Event recap

On May 7, 2020, the Atlantic Council Global Energy Center hosted Dr. Michael E. Webber, ENGIE’s chief science and technology officer, as part of EnergySource Innovation Stream, an event series that works to highlight new energy technologies with potential to reshape the global energy system. Hosted by Randolph Bell, director of the Global Energy Center at the Atlantic Council, the conversation revolved around the new technologies necessary to optimize the production and utilization of low carbon gases.

To begin, Dr. Webber provided an overview of ENGIE’s work along the biomethane value chain, from project development to end-customer sales, and its investments in green hydrogen. He explained how green gases can supplement intermittent renewable energy sources, drive the energy transition at the regional level, and create new jobs. Dr. Webber highlighted the role of low carbon gases in reducing carbon emissions and outlined two primary decarbonization pathways: replace current energy infrastructure or modify input gases. Per the latter, Dr. Webber spotlighted hydrogen—a clean, light, and versatile energy source—as a promising alternative to natural gas. However, he raised several issues currently facing hydrogen fuel production, transportation, and storage that ENGIE is working to overcome. In terms of potential solutions to these challenges, Dr. Weber explained that hydrogen carriers like ammonia, methanol, and formic acid could be used to more efficiently store and transport hydrogen energy.
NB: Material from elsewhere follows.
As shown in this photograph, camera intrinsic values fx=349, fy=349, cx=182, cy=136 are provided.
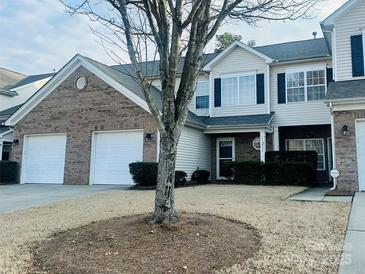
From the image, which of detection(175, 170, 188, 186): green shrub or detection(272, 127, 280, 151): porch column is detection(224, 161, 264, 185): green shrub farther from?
detection(175, 170, 188, 186): green shrub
And with regard to the second pathway—replacing current power plant infrastructure—Dr. Webber emphasized the high price and capital cost of replacing existing facilities.
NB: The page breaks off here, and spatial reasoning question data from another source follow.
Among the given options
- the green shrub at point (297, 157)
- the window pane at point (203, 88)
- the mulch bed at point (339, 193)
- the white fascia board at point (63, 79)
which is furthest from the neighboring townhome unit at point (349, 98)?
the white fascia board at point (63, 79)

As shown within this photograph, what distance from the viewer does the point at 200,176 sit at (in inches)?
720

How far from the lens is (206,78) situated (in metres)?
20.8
During audience Q&A, Dr. Webber discussed the hydrogen economy and explained how ENGIE integrates climate risk into company decision making. He spoke to the negative impacts of extreme weather events around the world, and detailed how climate risk, either perceived or tangible, shapes ENGIE’s financial decisions. Rising seas, changes in aquifer levels, shifts in the oil market, as well as other direct and indirect climate consequences threaten ENGIE facilities, and as result, the French firm has made operating system security and safety a top priority. Dr. Webber underlined two ways ENGIE and other firms can respond to climate risk: improve energy system resilience and, more fundamentally, reduce atmospheric carbon emissions. He asserted that, in the long run, climate mitigation today will be cheaper than adaptation tomorrow.  

Featuring


Dr. Michael E. Webber is based in Paris, France where he serves as the chief science and technology officer at ENGIE, a global energy and infrastructure services company. Webber is also the Josey Centennial professor in energy resources at the University of Texas at Austin. Webber’s expertise spans research and education at the convergence of engineering, policy, and commercialization on topics related to innovation, energy, and the environment. His latest book Power Trip: the Story of Energy was published May 7, 2019, by Basic Books with a six-part companion series that will air on PBS starting on Earth Day 2020. His first book, Thirst for Power: Energy, Water, and Human Survival, which addresses the connection between Earth’s most valuable resources and offers a hopeful approach toward a sustainable future, was published in 2016 by Yale Press and was converted into a documentary by Alpheus Media. He was selected as a fellow of the American Society of Mechanical Engineers (ASME) and as a member of the fourth class of the Presidential Leadership Scholars, a leadership training program organized by Presidents George W. Bush and William J. Clinton. Webber has authored more than four hundred publications, holds six patents, and serves on the advisory board for Scientific American. A successful entrepreneur, Webber was one of three founders in 2015 of an educational technology startup, DISCO Learning Media, which was acquired in 2018. Webber holds a B.S. and B.A. from UT Austin, and an M.S. and Ph.D. in mechanical engineering from Stanford University.  He was honored as an American fellow of the German Marshall Fund and an AT&T industrial ecology fellow on four separate occasions by the University of Texas for exceptional teaching.